EMA accepts Iveric Bio’s avacincaptad pegol (ACP) for MAA review
The geographic atrophy treatment was approved by the FDA in the US earlier this month.
Pravin U. Dugel, MD, president of Iveric Bio, called the acceptance of the MAA a “key milestone” in the ongoing global fight against geographic atrophy. Image credit: ©88studio – stock.adobe.com
Iveric Bio, a subsidiary of Astellas Pharma Inc., announced an update on the European status of its avacincaptad pegol (ACP) intravitreal solution for the treatment of geographic atrophy (GA) secondary to age-related macular degeneration (AMD). The European Medicines Agency (EMA) has accepted the product’s marketing authorisation application (MAA) for regulatory review.1 The announcement follows the product’s FDA approval in the US earlier this month.
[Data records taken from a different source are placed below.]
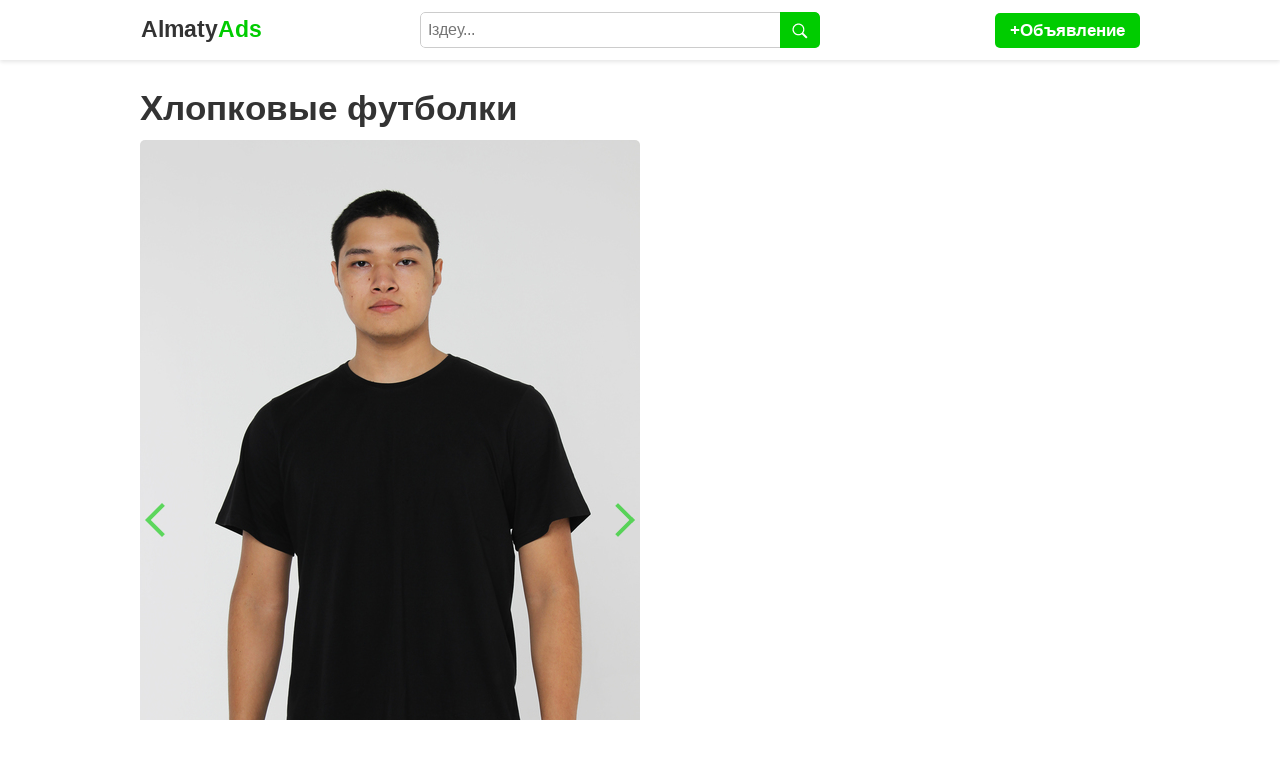

--- FILE ---
content_type: text/html; charset=utf-8
request_url: https://almatyads.com/id/1578
body_size: 1940
content:
<!DOCTYPE html>
<html>
<head>
<meta charset="utf-8">
<meta http-equiv="X-UA-Compatible" content="IE=edge">
<meta name="viewport" content="width=device-width, initial-scale=1.0">
<link rel="apple-touch-icon" sizes="180x180" href="/apple-touch-icon.png">
<link rel="icon" type="image/png" sizes="32x32" href="/favicon-32x32.png">
<link rel="icon" type="image/png" sizes="16x16" href="/favicon-16x16.png">
<link rel="manifest" href="/site.webmanifest">
<link rel="mask-icon" href="/safari-pinned-tab.svg" color="#5bbad5">
<meta name="msapplication-TileColor" content="#da532c">
<meta name="theme-color" content="#ffffff">
<link rel="stylesheet" media="screen" href="/style6.css" />
<title>Хлопковые футболки  | #1578 | Бесплатные объявления</title>
<meta name="description" content="Хлопковые футболки " />
<link rel="canonical" href="https://almatyads.com/id/1578" />
<meta name="csrf-param" content="authenticity_token" />
<meta name="csrf-token" content="__grgcn0vydVrzCNDbM1sKzhqcEOR3H5uB9N6K23DDDukoX82Az0cbpSorjpiRoJv-pwGoly7J4hUUkbdD_C8g" />
<script src="https://ajax.googleapis.com/ajax/libs/jquery/1.8/jquery.min.js"></script>
	
<!-- Google tag (gtag.js) -->
<script async src="https://www.googletagmanager.com/gtag/js?id=G-31TZYTGVXG"></script>
<script>
  window.dataLayer = window.dataLayer || [];
  function gtag(){dataLayer.push(arguments);}
  gtag('js', new Date());

  gtag('config', 'G-31TZYTGVXG');
</script>


</head>
<body>
<div id='wrap'>
<header>
<div id='head'>
<div id='logo'><a href='/'><span>Almaty</span>Ads</a></div>
<div id='enter'><a href='/ads/new' rel='nofollow'>+Объявление</a></div>	

<div id="search">
<form action="/search" accept-charset="UTF-8" data-remote="true" method="get"><input name="utf8" type="hidden" value="&#x2713;" autocomplete="off" />
<input name="search" placeholder="Іздеу..." required />
<button><img src="/images/search.svg" alt="Іздеу"></button>
</form></div>

<div id="mobilesearch">
<img src="/images/mobilesearch.svg" alt="Сайт бойынша іздеу">
</div>

<div id="mysearch">
<form action="/search" accept-charset="UTF-8" data-remote="true" method="get"><input name="utf8" type="hidden" value="&#x2713;" autocomplete="off" />
<input name="search" placeholder="Іздеу..." required />
<button><img src="/images/search.svg" alt="Іздеу"></button>
</form></div>

</div>
</header>

<section>
<h1>Хлопковые футболки </h1>

<div class="box">
<div><img src='/ads/gallery/2196/IMG_8923.jpg' title='Хлопковые футболки '></div>
<div><img src='/ads/gallery/2197/%D0%96%D0%95%D0%9D_%D0%9F%D0%A0%D0%AF%D0%9C%D0%90%D0%AF_%D0%91%D0%95%D0%9B%D0%90%D0%AF.jpg' title='Хлопковые футболки '></div>
<div><img src='/ads/gallery/2198/%D0%96%D0%95%D0%9D_%D0%9F%D0%A0%D0%AF%D0%9C%D0%90%D0%AF_%D0%91%D0%95%D0%9B%D0%90%D0%AF2.jpg' title='Хлопковые футболки '></div>
<div><img src='/ads/gallery/2199/%D0%9A%D1%80%D0%BE%D0%BF_%D1%82%D0%BE%D0%BF_%D0%B1%D0%B5%D0%BB%D1%8B%D0%B9_1.jpg' title='Хлопковые футболки '></div>
<div><img src='/ads/gallery/2200/%D0%9A%D1%80%D0%BE%D0%BF_%D1%82%D0%BE%D0%BF_%D0%B1%D0%B5%D0%BB%D1%8B%D0%B9_%D1%81%D0%BF%D0%B8%D0%BD%D0%B0.jpg' title='Хлопковые футболки '></div>
<div><img src='/ads/gallery/2201/%D0%9A%D1%80%D0%BE%D0%BF_%D1%82%D0%BE%D0%BF_%D0%B1%D0%B5%D0%BB%D1%8B%D0%B9.jpg' title='Хлопковые футболки '></div>
</div>

<p class='price'>Цена: 1100 тенге</p>

<div class='text'>
<p>Предлагаем вам футболки из качественного хлопка. Аккуратный фасон, стандартная и интересная палитра, отличная посадка!  Фасон: Унисекс (Unisex)Размерный ряд: XS, S, M, L, XL, 2XL, 3XLЦвета: (уточнять на момент заказа) белый, чёрный, серый, серый меланж, кирпичный, электрик синий, темно синий, бирюзовый, хаки, зелёный, красный, желтый</p><p>опт 1100тг</p>
</div>

<div id='user'>
<p id='username'><a href='/user/477'>Bitex</a></p>
<p id='userphone'><a href="tel:+7 776 963 5120">+7 776 963 5120</a></p>
<p id='category'>Категория: <a href='/category/138'>Одежда</a></p>
</div>


<script src="/js/slick.js"></script>
<script type="text/javascript">
$(document).ready(function() {
var $carousel = $('.box').slick({
slidesToShow : 1,
slidesToScroll : 1,
infinite: true,
arrows: true,
infinite: true,
adaptiveHeight: true,
lazyLoad: 'ondemand'
});
});	
</script>

</section>
<footer><p><a href='https://almatysite.kz' title='Создание сайта в Алматы'>Создание сайта</a> осуществлено в AlmatySite.kz. Мы всем рекомендуем эту веб студию, потому что они нам помогли очень быстро создать и раскрутить данную доску объявлении!</p></footer>
</div>
	
<script src="/js/slick.js"></script>
<script>
$("#mobilesearch img").click(function(){
$("#mysearch").toggle();
});
</script>	
</body>
</html>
In a news release, Iveric Bio described the product as an investigational complement C5 inhibitor for the treatment of GA secondary to AMD. The GATHER1 and GATHER2 Phase 3 clinical trials evaluated the safety and efficacy of monthly 2 mg intravitreal administration of ACP in patients with GA secondary to AMD. According to the company, primary analysis of each registrational trial showed a statistically significant reduction in the rate of GA growth in patients treated with ACP compared to sham.1 Over 700 patients were evaluated in the two trials over a 12-month period.
Pravin U. Dugel, MD, president of Iveric Bio, called the acceptance of the MAA a “key milestone” in the ongoing global fight against GA, a leading cause of blindness. "We look forward to collaborating with CHMP throughout the review process and hope to make ACP available for patients in Europe,” Dugel said in a statement.
In the US, ACP was approved as IZERVAY™ on 4 August, 2023. The press release noted that acceptance of the MAA is not expected to have an impact on financial forecasts of the current fiscal year.